◆ Exercise aim ◆
Return, word for word, the lines of the listing below from the one with "A Chinese celadon" through the one with "Front view happy", and no other lines.

=== Task inputs ===

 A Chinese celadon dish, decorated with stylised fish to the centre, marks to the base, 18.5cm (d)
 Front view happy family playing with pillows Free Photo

===
=== Task inputs ===

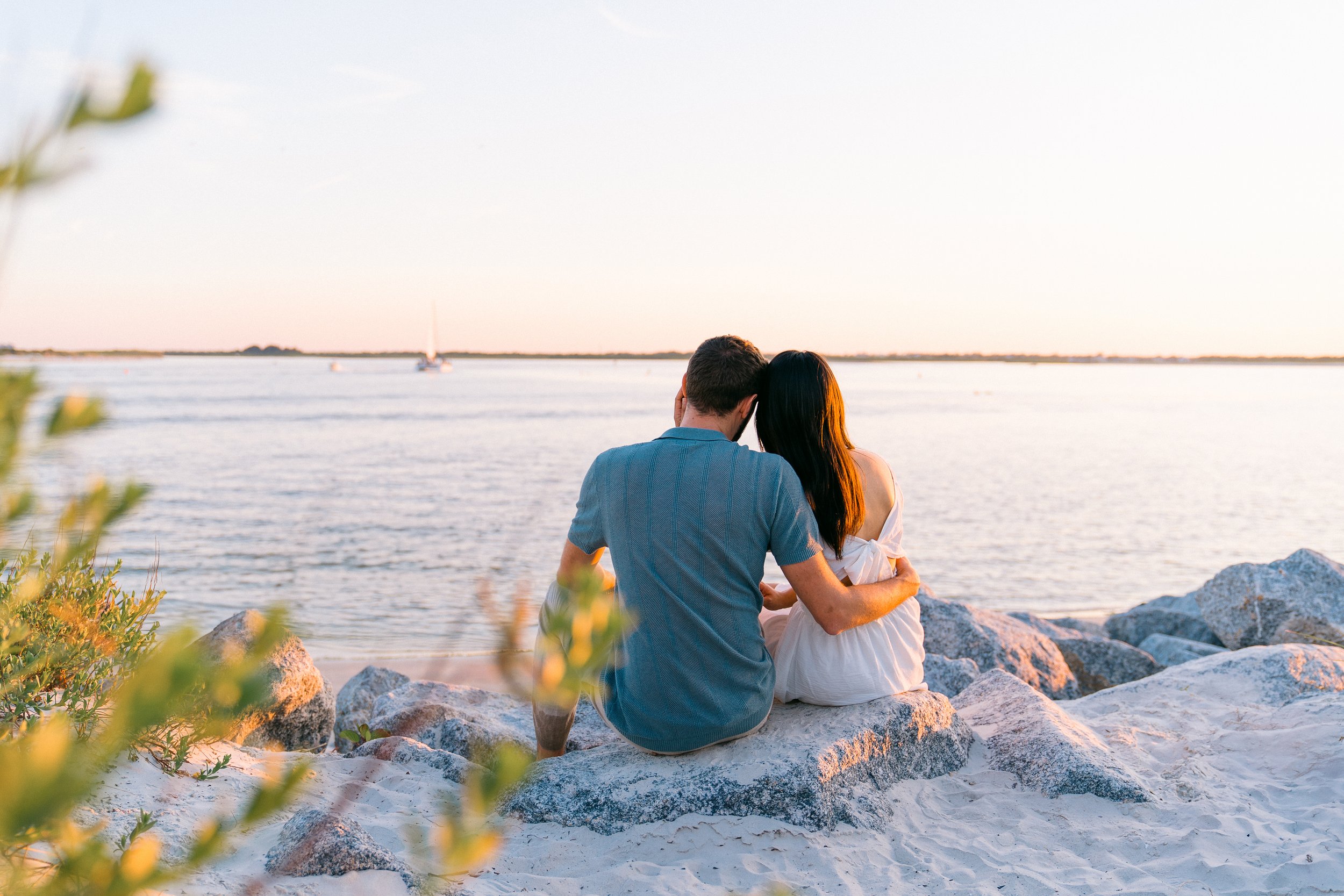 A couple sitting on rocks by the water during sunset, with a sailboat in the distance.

===
=== Task inputs ===

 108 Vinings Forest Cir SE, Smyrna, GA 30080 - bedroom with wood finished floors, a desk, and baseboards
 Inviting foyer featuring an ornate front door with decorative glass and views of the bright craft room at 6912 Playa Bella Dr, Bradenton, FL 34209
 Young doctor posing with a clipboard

===

◆ Output for this task ◆
 A Chinese celadon dish, decorated with stylised fish to the centre, marks to the base, 18.5cm (d)
 Front view happy family playing with pillows Free Photo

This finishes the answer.